### PROBLEM TO WORK ON
Everything in the records below from the line containing "Con la poda" through the line containing "Central Park-Weiß heraus Holzleinwand" is to be reproduced exactly, those two lines included; no picture is to be copied.

### SUPPLIED MATERIAL

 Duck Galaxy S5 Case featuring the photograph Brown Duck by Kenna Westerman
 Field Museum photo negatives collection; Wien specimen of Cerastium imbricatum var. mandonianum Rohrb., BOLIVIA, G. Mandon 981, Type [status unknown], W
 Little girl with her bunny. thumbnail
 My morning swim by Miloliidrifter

...

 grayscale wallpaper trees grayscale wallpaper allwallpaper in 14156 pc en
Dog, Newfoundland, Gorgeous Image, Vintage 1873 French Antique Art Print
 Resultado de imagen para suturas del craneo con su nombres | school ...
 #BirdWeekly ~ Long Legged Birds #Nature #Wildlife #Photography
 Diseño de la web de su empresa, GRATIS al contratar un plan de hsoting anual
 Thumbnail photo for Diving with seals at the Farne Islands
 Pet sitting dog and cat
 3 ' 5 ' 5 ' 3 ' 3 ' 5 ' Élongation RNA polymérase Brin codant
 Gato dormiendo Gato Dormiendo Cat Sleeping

--

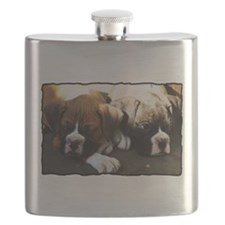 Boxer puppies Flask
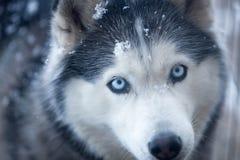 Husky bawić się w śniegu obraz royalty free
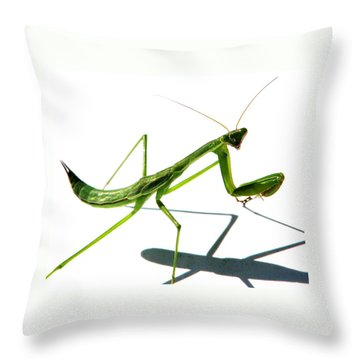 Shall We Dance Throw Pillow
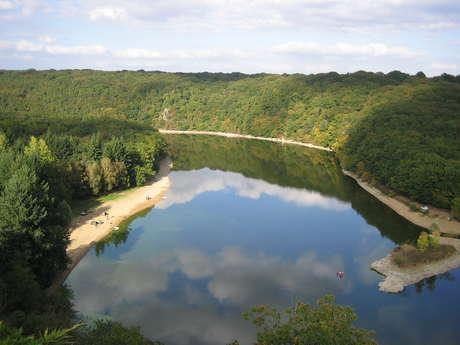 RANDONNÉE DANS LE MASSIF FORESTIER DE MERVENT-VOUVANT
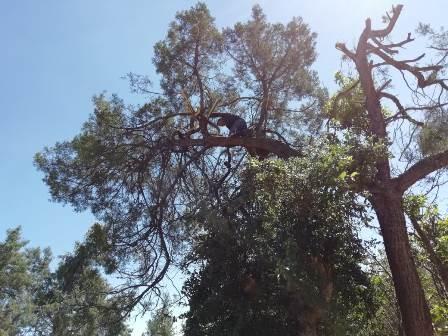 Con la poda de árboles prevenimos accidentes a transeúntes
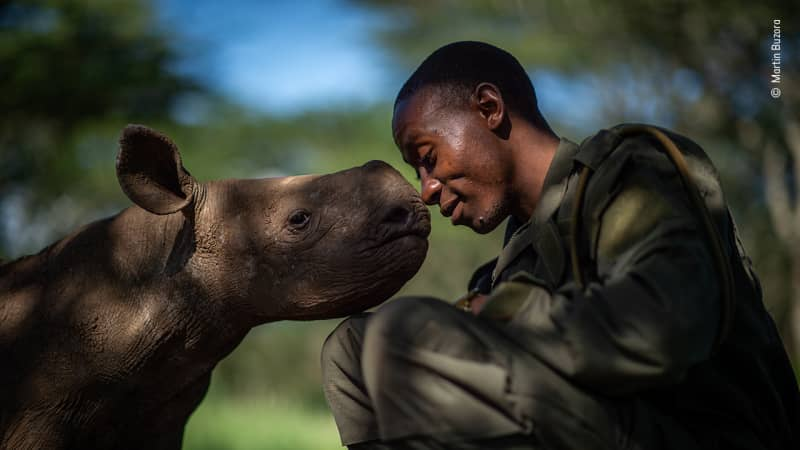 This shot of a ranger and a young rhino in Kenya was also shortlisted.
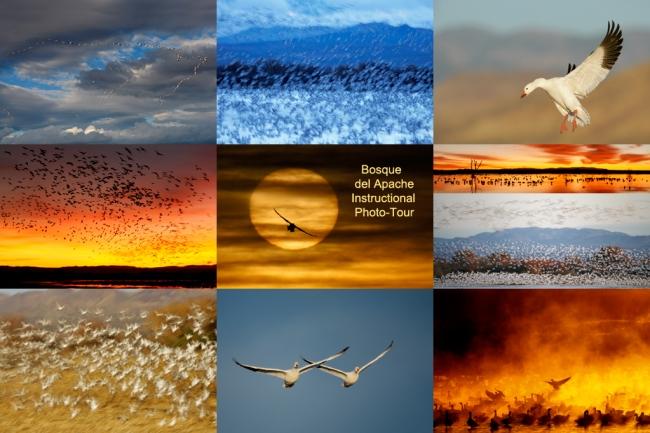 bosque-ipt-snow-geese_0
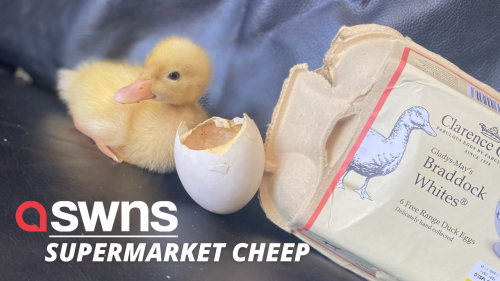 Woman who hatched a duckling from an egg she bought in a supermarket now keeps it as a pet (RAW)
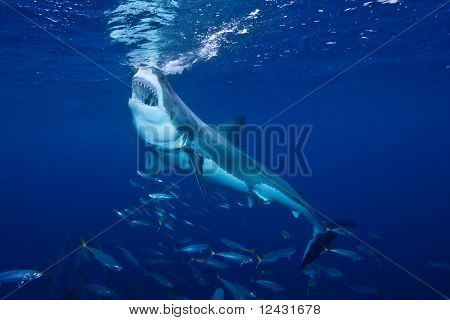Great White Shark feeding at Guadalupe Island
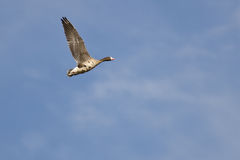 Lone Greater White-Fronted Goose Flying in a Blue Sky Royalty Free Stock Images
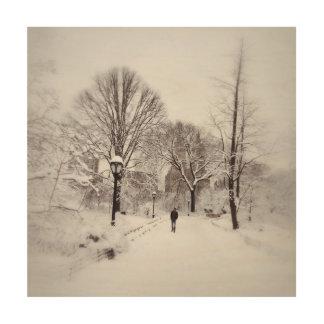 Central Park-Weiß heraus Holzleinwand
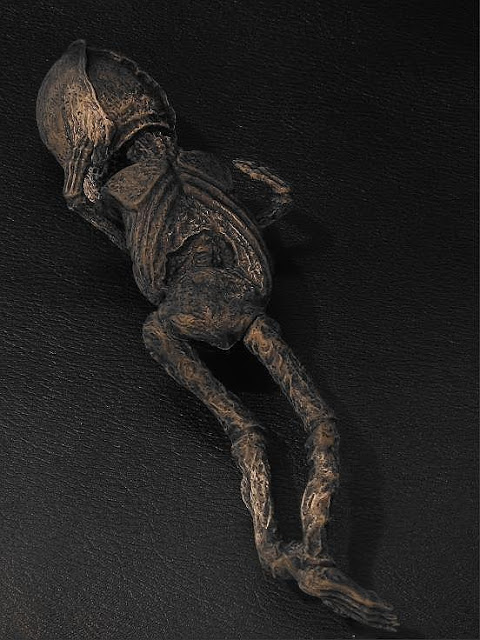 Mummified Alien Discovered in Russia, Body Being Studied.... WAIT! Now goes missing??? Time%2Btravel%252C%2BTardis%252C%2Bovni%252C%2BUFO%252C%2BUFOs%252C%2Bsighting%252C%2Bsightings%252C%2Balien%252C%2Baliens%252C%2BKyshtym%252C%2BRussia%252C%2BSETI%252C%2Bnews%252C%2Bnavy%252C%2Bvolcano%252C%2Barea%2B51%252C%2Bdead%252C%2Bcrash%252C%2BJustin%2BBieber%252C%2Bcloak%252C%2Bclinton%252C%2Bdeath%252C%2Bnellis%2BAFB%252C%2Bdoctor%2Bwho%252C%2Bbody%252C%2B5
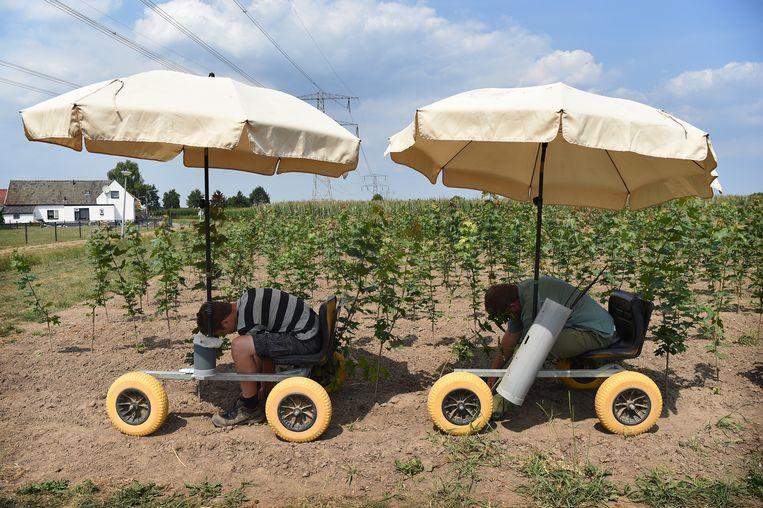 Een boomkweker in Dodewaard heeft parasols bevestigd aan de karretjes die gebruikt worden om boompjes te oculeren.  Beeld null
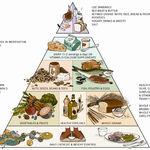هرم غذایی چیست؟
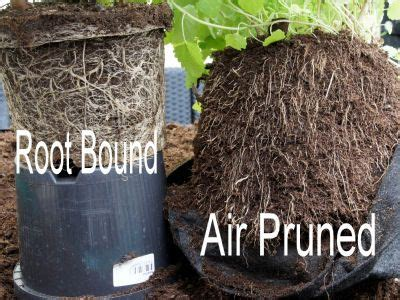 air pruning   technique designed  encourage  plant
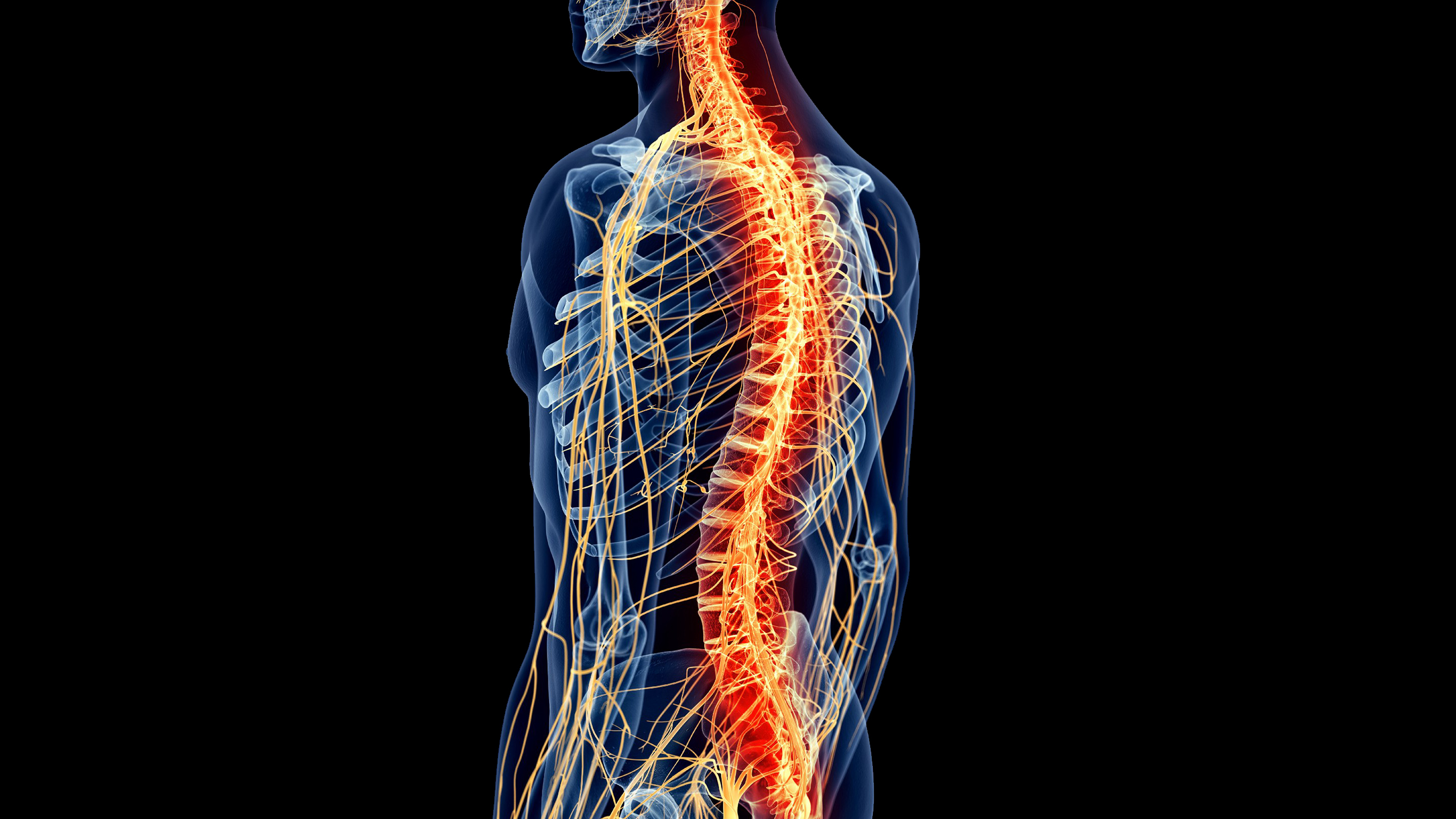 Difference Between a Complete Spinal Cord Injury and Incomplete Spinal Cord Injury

### EXPECTED ANSWER
 Con la poda de árboles prevenimos accidentes a transeúntes
 This shot of a ranger and a young rhino in Kenya was also shortlisted.
 bosque-ipt-snow-geese_0
 Woman who hatched a duckling from an egg she bought in a supermarket now keeps it as a pet (RAW)
Great White Shark feeding at Guadalupe Island
 Lone Greater White-Fronted Goose Flying in a Blue Sky Royalty Free Stock Images
 Central Park-Weiß heraus Holzleinwand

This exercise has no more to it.